Иуда в задумчивости стоял возле бокового открытого входа и вздрогнул, когда со стороны подворья его нерешительно позвали: «Вениамин! Сынок!». Он обернулся и увидел, что к нему обращается рослый дьякон в длиннополом подряснике, подпоясанном широким ремнем, и бархатной скуфье: замер у низкого крылечка и смотрит со страхом, сквозь который не в силах пробиться радость. Пришлось подойти, хоть и испытывал досаду: опять надо изворачиваться, лгать! Дьякон торопливо осенил себя крестом и прижал Иуду сильными руками к груди.
– Чудны дела твои, Господи! Мне вчера разное говорили: одни – будто тебя вовремя откопали и оживили врачи, другие – что ты воскрес с Божьей помощью. Я не поверил и даже рассердился на такое кощунство. А ты воистину живой. Да ещё в нашу церковь явился, яко раскаявшийся сын в родную обитель. Пойдем, Вена, к Олимпиаде, нашей привратнице. Вон её хибарка, через тропинку.
В тесной кухоньке, где даже пища пахла церковным ладаном, они присели за шаткий столик у окна. Хозяйки дома пока не было. Дьякон не сводил с Иуды изумленных глаз, сияющих печальным восторгом и недавней опохмелкой. Он то и дело притягивал его за шею к себе, царапая щеки колючими зарослями бороды, крестился на тусклые иконки в углу и басовито гудел:
– Всё ещё не могу поверить, яко Фома-апостол…
– Могу язвы показать, – усмехнулся Иуда, мучительно гадая про себя, кем ему может приходиться этот живописный левит.
– Не шути так, негоже, – мягко укорил дьякон, пошевелив густыми бровями. Бросил подозрительный взгляд, вызванный неосторожной остротой, и, в чем-то себя убедив, снова забасил на весь маленький домик:
– Да, Господи, неисповедимы пути твои! Может, сие есть сила святого креста? Когда ты лежал в гробу, я тайком надел на тебя церковный крестик… Что ты смурной такой, сынок? Или не узнаешь меня, батюшку Родиона?
– Я сейчас самого себя не узнаю, – увильнул Иуда от прямого ответа. Он чувствовал себя неловко под напором радостных чувств, плескавшихся в больших, с паутинкой красноватых прожилок на белках, глазах дьякона.

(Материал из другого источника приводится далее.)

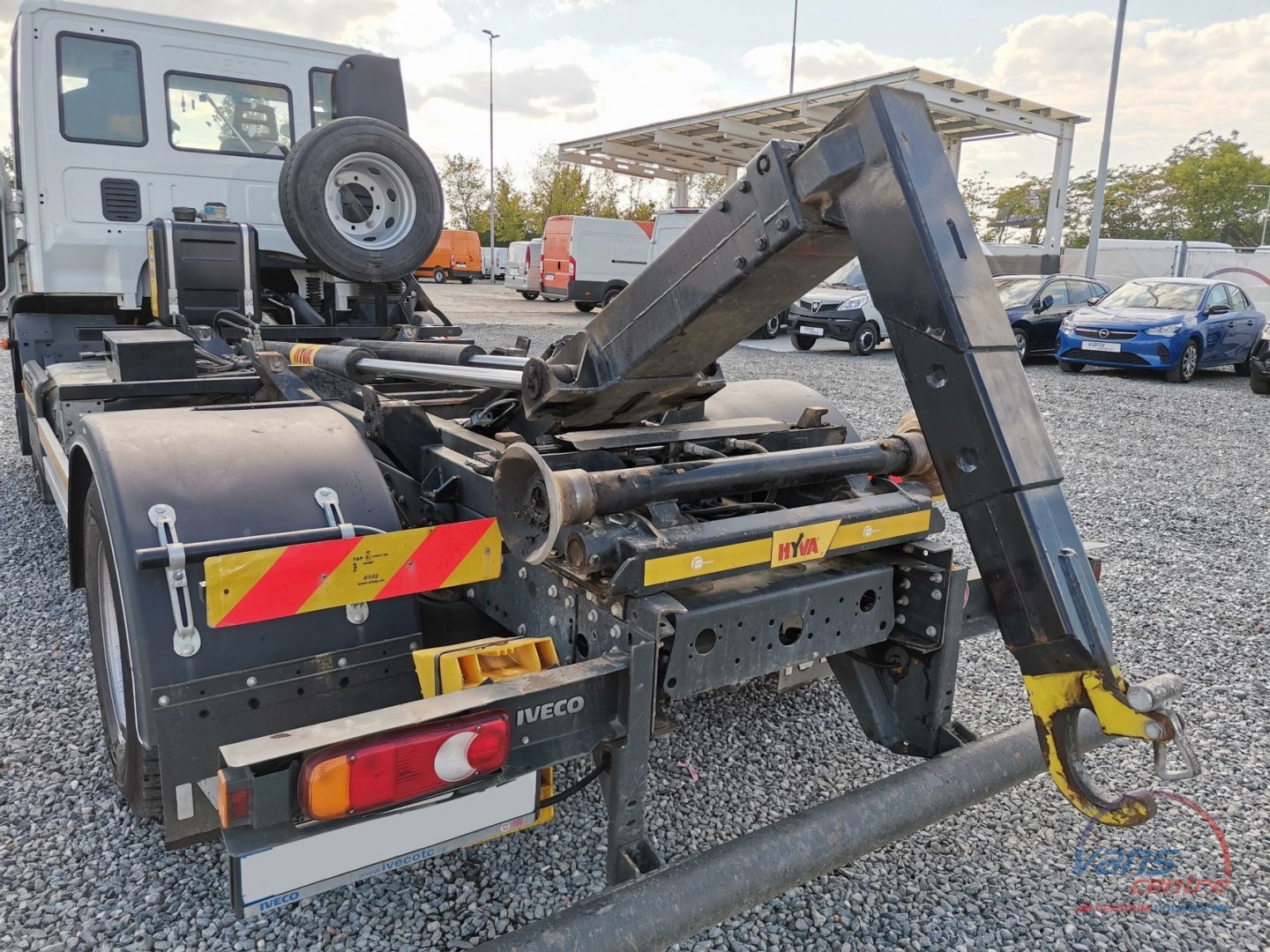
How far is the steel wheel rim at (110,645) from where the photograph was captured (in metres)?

– Значит, ещё не отошёл ты от потрясения. Для меня это даже к лучшему. Ведь я не столько перед тобой хочу покаяться, как перед самим собой. Давно собирался на эту исповедь. А тут Господь сам нас свел… Вы с Яшей знали меня с детских лет как друга вашей семьи. И не ведали, что я есть ваш родной отец. Не Михаил Кувшинников, царствие ему небесное, а я, Родион Шойгин. Миша был прекрасной души человеком, моим приятелем по молодым и глупым летам. Вместе в семинарии учились, вместе и в одну девушку влюбились. Это была ваша матушка, пусть будет земля ей пухом. Я оказался пошустрей. Но когда Елизавета сказала, что зачала от меня, не поверил ей и привел слова Соломона: «Не могу узнать следов мужчины к девице, как и змеи на скале». Она все поняла, обиделась, – и больше мы не встречались. А Михаил ради неё порвал с церковью, хотя от Бога не отказался, однако вскоре ушел к баптистам, и даже стал регентом. Ты сперва ходил в его общину, а после зачем-то переметнулся к иеговистам, к Веберу, этому троянскому коню сионизма, но я счастлив, что Господь направил тебя к нам, яко мятежного Савла…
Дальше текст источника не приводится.